[Stored data]
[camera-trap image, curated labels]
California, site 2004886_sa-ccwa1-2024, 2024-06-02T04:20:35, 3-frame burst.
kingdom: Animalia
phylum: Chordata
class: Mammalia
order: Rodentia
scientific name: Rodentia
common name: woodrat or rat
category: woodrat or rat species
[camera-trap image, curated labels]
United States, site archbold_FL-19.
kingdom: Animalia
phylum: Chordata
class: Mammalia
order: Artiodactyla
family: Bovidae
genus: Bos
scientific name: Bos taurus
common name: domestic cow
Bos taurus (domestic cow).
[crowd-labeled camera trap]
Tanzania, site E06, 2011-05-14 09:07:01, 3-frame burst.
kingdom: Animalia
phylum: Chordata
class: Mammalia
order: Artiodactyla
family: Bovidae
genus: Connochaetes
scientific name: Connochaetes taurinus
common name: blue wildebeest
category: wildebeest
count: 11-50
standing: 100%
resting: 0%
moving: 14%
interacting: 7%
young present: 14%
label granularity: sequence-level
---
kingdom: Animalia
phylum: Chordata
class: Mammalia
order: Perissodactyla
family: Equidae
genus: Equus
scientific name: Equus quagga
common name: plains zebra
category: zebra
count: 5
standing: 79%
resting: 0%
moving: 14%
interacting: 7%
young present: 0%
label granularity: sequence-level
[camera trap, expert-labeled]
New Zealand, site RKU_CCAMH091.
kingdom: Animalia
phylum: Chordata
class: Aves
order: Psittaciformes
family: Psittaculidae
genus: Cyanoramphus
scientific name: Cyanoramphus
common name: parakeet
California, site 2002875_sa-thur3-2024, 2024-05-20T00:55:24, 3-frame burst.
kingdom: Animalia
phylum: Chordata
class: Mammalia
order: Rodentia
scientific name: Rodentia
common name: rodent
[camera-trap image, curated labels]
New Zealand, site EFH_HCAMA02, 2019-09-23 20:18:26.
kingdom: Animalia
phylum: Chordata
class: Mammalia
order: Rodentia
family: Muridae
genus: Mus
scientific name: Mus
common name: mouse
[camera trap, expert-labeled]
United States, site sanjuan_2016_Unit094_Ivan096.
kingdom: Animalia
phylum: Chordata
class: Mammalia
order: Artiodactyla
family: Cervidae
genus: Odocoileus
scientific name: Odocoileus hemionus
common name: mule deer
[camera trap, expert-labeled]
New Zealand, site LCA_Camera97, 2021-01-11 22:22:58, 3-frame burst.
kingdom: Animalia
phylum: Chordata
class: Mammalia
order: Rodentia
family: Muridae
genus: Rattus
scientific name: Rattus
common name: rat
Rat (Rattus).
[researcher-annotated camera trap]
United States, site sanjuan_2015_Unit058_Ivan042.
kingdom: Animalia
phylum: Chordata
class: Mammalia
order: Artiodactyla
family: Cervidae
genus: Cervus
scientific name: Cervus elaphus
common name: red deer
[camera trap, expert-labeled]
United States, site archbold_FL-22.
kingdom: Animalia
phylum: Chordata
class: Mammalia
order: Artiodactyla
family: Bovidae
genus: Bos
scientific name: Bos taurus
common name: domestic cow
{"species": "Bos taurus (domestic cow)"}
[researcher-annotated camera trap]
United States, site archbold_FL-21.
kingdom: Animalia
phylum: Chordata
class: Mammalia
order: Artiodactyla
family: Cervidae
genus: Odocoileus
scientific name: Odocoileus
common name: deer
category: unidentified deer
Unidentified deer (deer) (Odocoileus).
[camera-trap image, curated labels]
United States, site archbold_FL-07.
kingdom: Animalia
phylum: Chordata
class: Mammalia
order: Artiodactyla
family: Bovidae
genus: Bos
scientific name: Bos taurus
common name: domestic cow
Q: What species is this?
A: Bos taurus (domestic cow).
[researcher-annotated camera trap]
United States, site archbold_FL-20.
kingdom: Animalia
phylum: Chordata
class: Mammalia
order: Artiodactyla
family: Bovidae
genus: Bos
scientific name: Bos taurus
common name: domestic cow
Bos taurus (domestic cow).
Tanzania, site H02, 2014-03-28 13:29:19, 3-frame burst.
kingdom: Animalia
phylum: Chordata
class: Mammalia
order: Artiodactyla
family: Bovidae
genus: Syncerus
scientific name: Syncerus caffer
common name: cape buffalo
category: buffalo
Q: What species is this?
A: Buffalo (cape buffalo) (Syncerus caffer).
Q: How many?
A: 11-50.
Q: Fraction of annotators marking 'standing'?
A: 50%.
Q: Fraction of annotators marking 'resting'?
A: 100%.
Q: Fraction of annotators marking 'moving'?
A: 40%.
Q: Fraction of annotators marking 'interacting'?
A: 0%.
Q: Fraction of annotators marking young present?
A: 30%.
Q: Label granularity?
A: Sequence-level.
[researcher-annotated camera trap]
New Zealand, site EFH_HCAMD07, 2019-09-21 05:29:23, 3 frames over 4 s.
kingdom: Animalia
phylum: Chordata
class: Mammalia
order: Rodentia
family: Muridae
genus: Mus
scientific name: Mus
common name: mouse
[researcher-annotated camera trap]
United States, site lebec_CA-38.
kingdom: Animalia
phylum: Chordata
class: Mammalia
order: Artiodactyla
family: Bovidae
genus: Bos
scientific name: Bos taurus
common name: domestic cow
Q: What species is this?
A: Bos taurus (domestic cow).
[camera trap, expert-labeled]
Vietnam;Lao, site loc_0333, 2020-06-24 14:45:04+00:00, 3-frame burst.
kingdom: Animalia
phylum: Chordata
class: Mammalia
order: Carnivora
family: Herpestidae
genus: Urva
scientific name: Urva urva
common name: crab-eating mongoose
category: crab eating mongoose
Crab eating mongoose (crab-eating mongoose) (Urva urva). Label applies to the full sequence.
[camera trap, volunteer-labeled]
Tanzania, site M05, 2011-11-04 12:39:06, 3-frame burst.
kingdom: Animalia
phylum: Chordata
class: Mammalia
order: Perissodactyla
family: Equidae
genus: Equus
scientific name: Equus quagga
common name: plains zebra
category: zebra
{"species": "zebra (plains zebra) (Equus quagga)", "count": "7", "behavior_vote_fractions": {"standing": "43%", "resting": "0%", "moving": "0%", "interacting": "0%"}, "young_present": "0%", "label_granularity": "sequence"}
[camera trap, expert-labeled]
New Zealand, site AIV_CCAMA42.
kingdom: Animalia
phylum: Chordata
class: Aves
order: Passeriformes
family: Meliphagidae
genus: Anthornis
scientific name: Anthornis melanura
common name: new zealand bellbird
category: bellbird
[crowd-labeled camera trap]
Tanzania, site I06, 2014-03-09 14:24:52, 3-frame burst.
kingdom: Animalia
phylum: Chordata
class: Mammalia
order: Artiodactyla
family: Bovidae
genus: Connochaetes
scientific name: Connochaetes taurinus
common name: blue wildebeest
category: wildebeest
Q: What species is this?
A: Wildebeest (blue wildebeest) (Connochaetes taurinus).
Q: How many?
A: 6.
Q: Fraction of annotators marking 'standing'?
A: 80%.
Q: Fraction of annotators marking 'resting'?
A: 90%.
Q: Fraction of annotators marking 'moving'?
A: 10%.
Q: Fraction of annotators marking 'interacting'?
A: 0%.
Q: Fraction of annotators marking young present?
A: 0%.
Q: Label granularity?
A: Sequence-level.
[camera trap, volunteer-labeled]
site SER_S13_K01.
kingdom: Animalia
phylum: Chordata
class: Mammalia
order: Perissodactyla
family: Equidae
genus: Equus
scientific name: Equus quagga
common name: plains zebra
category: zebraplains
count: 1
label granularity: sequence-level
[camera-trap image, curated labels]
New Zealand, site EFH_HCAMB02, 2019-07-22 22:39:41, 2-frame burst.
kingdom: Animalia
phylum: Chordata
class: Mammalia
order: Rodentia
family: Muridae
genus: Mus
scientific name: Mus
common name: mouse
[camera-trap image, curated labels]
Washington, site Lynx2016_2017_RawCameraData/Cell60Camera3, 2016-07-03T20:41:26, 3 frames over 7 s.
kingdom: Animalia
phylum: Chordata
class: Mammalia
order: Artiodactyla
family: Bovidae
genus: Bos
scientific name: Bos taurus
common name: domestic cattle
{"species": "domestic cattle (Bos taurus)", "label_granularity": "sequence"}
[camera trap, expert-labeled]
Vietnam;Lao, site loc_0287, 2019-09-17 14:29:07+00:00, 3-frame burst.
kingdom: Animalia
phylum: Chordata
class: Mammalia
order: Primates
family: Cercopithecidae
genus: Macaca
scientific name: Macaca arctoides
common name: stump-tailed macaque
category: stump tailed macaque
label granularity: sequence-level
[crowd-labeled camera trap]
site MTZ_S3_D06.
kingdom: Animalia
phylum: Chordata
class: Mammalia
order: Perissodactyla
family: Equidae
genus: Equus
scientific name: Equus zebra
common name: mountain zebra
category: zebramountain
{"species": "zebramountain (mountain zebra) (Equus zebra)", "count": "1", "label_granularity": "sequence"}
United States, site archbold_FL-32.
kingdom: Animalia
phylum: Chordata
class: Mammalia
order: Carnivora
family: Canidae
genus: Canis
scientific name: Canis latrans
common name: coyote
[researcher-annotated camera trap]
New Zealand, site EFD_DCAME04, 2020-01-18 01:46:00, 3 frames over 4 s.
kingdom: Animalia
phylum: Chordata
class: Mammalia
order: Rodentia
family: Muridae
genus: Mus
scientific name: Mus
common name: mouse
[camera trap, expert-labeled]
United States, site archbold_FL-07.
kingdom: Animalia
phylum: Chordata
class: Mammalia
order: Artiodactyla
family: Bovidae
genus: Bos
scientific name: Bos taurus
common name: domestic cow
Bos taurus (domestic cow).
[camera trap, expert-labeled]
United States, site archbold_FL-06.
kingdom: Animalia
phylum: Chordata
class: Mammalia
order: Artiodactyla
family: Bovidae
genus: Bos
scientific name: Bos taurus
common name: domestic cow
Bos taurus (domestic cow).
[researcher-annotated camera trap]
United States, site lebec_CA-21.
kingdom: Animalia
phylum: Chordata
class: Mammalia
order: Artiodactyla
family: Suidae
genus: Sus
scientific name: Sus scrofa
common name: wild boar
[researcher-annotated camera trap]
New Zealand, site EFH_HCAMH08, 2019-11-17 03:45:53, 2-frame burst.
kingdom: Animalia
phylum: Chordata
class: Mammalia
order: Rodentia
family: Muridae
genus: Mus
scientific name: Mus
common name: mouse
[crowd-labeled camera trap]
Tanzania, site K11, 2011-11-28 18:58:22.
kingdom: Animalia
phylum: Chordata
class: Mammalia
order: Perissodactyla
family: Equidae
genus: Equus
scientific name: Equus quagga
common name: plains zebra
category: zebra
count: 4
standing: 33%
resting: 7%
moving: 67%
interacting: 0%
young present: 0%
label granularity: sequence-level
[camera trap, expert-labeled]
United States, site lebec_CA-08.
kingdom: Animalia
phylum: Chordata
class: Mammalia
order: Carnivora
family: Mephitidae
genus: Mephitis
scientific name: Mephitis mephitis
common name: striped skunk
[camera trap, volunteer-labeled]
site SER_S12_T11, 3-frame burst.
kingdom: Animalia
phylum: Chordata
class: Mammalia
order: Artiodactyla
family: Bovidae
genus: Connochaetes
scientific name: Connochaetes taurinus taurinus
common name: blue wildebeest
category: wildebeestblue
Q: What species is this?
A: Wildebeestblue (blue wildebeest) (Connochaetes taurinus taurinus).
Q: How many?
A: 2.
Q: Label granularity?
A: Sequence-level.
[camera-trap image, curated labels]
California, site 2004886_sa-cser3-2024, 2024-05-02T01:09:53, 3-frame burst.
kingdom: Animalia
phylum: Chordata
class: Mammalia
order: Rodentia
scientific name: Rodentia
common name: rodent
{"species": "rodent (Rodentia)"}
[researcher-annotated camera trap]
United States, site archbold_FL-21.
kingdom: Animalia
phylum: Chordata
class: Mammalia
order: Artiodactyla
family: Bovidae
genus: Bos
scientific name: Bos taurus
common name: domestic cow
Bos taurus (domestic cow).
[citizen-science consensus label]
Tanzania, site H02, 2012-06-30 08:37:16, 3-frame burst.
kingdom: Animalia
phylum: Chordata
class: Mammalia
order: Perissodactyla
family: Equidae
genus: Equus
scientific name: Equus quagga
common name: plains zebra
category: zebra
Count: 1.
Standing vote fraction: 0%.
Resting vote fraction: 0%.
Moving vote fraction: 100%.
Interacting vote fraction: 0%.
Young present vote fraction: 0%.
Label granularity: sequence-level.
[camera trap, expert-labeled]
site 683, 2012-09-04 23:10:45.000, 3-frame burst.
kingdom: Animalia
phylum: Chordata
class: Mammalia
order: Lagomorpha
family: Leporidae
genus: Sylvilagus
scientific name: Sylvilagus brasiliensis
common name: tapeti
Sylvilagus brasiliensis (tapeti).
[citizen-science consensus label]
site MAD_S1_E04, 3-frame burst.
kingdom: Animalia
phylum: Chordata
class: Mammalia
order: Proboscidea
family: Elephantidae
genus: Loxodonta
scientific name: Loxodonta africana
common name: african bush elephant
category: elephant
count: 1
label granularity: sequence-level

> DESCRIPTION OF THE TASK
Return all lines in the entries above that carry the word "Vietnam".

> ANSWER SECTION
Vietnam;Lao, site loc_0333, 2020-06-24 14:45:04+00:00, 3-frame burst.
Vietnam;Lao, site loc_0287, 2019-09-17 14:29:07+00:00, 3-frame burst.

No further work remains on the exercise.